Tony Hagen is senior managing editor for The Center for Biosimilars®.
India's medical authorities approve Biocon Biologics' itolizumab, an anti-CD6 IgG1 monoclonal antibody, for emergency treatment of cytokine release syndrome in patients with coronavirus disease 2019 (COVID-19).
An anti-CD6 IgG1 monoclonal antibody from Biocon Biologics of Bengaluru, India, has been approved by the Drugs Controller General of India for the emergency treatment of acute respiratory distress syndrome (ARDS) in patients with coronavirus disease 2019 (COVID-19).
Biocon said in a statement that itolizumab (Alzumab), long used for treatment of acute psoriasis, was approved in injectable form, 25 mg/5 mL, for use in India for the treatment of cytokine release syndrome in patients with moderate-to-severe ARDS. The repurposed drug was originally launched in India in 2013 for treating chronic plaque psoriasis.
Itolizumab “has proven to be an efficacious intervention in treating the serious hyper-immune response seen with COVID-19,” said Kiran Mazumdar-Shaw, executive chairperson of Biocon, in a company statement. Mazumdar-Shaw said the results came from a randomized controlled study of Itolizumab that focused on safety and efficacy in preventing CRS in patients with ARDS due to COVID-19.
“It is the world’s first anti-CD6 novel biologic therapy to be approved for treating patients with moderate-to-severe COVID-19 complications,” Biocon said.
Results of the Trial
The company said the primary end points of reduced mortality were met, as were secondary end points for efficacy and biomarkers. “The data are compelling and I am confident that this ‘first-in-class’ biologic will save lives and help reduce the mortality rate in our country,” Mazmundar-Shaw said.
COVID-19 has been observed to stimulate a strong immune response leading to CRS, which is a “storm” of cytokines that can damage the lungs and other organs. In worst-case scenarios, the outcomes can be multiple organ failure and death.
In the trial, all patients treated with itolizumab responded positively and recovered. There were deaths in the control arm that did not involve treatment with itolizumab. A 1-month mortality rate was measured.
Sandeep Athalyze, chief medical officer for Biocon, said that the drug succeeded in increasing oxygen saturation (absorption) in patients without requiring the increase of oxygen flow (artificial source oxygen). “All the patients on the Itolizumab arm were weaned off oxygen by day 30, and none needed ventilator support, unlike the control arm,” he said.
Inflammation markers such as IL-6, umor necrosis factor—alpha, serum ferritin, d-dimer, lactate dehydrogenase, and C-reactive protein showed clinically significant suppression after dosing and correlated well with symptom improvement and chest x-ray findings. “Itolizumab was overall well tolerated and was found to be safe. Itolizumab when administered to patients with moderate to severe ARDS due to COVID-19 prevents morbidity and mortality due to cytokine storm,” Athalyze said.

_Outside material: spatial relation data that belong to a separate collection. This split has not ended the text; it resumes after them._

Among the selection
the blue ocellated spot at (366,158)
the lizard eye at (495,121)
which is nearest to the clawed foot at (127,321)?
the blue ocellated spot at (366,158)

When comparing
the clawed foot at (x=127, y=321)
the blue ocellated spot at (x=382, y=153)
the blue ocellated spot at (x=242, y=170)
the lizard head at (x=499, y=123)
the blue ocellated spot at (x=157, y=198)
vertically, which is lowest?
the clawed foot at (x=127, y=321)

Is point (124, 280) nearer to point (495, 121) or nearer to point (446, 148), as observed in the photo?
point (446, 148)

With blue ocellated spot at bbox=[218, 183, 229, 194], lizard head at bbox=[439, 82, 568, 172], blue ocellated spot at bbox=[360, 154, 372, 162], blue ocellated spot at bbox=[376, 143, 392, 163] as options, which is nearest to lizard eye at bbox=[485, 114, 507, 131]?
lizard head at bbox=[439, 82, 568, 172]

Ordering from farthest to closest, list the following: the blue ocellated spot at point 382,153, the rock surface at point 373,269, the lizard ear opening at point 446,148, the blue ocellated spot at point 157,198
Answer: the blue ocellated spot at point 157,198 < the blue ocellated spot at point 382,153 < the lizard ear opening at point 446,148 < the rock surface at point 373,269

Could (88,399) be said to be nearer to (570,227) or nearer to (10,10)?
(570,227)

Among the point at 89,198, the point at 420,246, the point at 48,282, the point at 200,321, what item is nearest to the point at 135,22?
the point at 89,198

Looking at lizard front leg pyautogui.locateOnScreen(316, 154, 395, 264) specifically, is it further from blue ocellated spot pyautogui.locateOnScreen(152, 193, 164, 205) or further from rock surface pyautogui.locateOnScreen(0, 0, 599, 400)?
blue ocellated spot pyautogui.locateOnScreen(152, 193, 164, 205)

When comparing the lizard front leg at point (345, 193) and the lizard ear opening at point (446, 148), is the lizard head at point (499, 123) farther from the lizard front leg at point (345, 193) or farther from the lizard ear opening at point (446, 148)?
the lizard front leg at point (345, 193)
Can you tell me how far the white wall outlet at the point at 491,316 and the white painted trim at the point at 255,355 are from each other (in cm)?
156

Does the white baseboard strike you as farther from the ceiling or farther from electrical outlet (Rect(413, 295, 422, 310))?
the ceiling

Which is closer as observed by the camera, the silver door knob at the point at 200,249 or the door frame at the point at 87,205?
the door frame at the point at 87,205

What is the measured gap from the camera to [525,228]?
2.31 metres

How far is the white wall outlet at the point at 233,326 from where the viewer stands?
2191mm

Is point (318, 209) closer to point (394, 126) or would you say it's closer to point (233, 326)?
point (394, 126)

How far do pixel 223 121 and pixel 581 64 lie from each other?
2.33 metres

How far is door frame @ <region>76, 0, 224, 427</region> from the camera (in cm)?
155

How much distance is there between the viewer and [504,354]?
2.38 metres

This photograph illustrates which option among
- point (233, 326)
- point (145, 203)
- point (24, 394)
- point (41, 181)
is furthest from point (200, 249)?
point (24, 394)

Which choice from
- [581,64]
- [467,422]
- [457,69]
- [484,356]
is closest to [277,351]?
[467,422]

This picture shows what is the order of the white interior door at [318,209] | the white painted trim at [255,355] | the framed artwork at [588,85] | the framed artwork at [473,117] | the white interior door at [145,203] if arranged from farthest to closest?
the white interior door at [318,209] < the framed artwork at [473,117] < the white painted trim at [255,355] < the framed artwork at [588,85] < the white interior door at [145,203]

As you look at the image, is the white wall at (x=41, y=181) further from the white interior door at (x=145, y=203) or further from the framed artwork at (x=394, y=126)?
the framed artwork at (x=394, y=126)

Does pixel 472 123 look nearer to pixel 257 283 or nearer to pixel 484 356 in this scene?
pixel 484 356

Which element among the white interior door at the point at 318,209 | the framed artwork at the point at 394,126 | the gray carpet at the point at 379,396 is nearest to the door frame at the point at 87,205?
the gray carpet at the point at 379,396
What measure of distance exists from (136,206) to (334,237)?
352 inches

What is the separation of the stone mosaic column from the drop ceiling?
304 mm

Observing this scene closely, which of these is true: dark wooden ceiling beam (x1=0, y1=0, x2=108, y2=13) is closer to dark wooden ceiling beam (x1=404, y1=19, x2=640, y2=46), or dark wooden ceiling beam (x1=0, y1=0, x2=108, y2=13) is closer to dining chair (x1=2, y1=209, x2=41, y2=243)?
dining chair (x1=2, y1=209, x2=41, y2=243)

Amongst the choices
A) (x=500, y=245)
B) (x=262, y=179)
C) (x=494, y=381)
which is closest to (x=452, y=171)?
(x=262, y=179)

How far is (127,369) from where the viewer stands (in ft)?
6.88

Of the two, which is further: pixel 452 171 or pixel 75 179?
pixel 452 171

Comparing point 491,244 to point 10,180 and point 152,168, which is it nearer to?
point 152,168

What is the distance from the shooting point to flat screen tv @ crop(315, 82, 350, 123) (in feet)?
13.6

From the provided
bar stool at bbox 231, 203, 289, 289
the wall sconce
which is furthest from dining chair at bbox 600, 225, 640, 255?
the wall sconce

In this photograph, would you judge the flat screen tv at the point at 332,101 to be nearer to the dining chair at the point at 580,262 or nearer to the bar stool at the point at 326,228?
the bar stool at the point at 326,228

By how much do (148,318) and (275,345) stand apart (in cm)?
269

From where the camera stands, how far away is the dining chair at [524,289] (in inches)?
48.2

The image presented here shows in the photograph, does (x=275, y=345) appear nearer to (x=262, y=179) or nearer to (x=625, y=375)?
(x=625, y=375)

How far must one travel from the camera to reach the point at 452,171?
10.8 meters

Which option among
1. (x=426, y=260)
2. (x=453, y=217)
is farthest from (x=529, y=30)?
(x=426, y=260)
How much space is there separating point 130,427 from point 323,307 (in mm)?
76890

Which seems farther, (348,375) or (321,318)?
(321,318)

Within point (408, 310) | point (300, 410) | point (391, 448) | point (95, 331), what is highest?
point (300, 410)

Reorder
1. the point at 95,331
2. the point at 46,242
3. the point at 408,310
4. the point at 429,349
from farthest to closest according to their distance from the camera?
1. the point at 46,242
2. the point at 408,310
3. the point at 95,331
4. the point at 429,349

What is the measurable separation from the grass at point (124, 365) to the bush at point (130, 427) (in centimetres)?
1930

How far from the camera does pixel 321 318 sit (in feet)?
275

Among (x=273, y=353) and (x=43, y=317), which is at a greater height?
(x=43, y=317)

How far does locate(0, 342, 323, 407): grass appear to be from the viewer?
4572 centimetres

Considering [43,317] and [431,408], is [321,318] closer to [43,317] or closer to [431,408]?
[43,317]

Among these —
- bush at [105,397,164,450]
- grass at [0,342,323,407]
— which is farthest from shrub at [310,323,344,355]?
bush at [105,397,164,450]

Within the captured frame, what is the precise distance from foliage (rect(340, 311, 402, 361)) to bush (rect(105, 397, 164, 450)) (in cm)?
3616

The company statement included testimonials from doctors in hospitals in India who said that comparable treatments for COVID-19—related CRS do not exist and that the results in patients treated with itolizumab had been impressive.
“Patients who were with initial oxygen saturation of less than 80%, and would have been put on ventilator support with little chance of survival, recovered completely when treated with Itolizumab and got discharged,” said Suresh Kumar, medical director of Lok Nayak Hospital in Delhi.
Biocon recently announced plans to take its biosimilar unit public.